As most developers know, that Javascript is single threaded, means two statements in javascript can not be executed in parallel which is correct. Execution happens line by line, which means each javascript statements are synchronous and blocking. But there is a way to run your code asynchronously, if you use setTimeout() function, a Web API given by the browser, which makes sure that your code executes after specified time (in millisecond).
Example:
console.log("Start");
setTimeout(function cbT(){
console.log("Set time out");
},5000);
fetch("http://developerstips.com/").then(function cbF(){
console.log("Call back from developerstips");
});
// Millions of line code
// for example it will take 10000 millisecond to execute
console.log("End");
setTimeout takes a callback function as first parameter, and time in millisecond as second parameter.
After the execution of above statement in browser console it will print
Start
End
Call back from developerstips
Set time out
Note: Your asynchronous code runs after all the synchronous code is done executing.
Understand How the code execution line by line
JS engine execute the 1st line and will print "Start" in console
In the 2nd line it sees the setTimeout function named cbT, and JS engine pushes the cbT function to callBack queue.
After this the pointer will directly jump to line no.7 and there it will see promise and JS engine push the cbF function to microtask queue.
Then it will execute Millions of line code and end it will print "End"
After the main thread end of execution the event loop will first check the micro task queue and then call back queue. In our case it takes cbF function from the micro task queue and pushes it into the call stack then it will pick cbT funcion from the call back queue and push into the call stack.

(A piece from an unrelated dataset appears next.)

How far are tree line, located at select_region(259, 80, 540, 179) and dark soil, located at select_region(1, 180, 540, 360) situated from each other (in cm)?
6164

JavaScript is high-level, single-threaded language, interpreted language. This means that it needs an interpreter which converts the JS code to a machine code. interpreter means engine. V8 engines for chrome and webkit for safari. Every engine contains memory, call stack, event loop, timer, web API, events, etc.
Event loop: microtasks and macrotasks
The event loop concept is very simple. There’s an endless loop, where the JavaScript engine waits for tasks, executes them and then sleeps, waiting for more tasks
Tasks are set – the engine handles them – then waits for more tasks (while sleeping and consuming close to zero CPU). It may happen that a task comes while the engine is busy, then it’s enqueued. The tasks form a queue, so-called “macrotask queue”
Microtasks come solely from our code. They are usually created by promises: an execution of .then/catch/finally handler becomes a microtask. Microtasks are used “under the cover” of await as well, as it’s another form of promise handling. Immediately after every macrotask, the engine executes all tasks from microtask queue, prior to running any other macrotasks or rendering or anything else.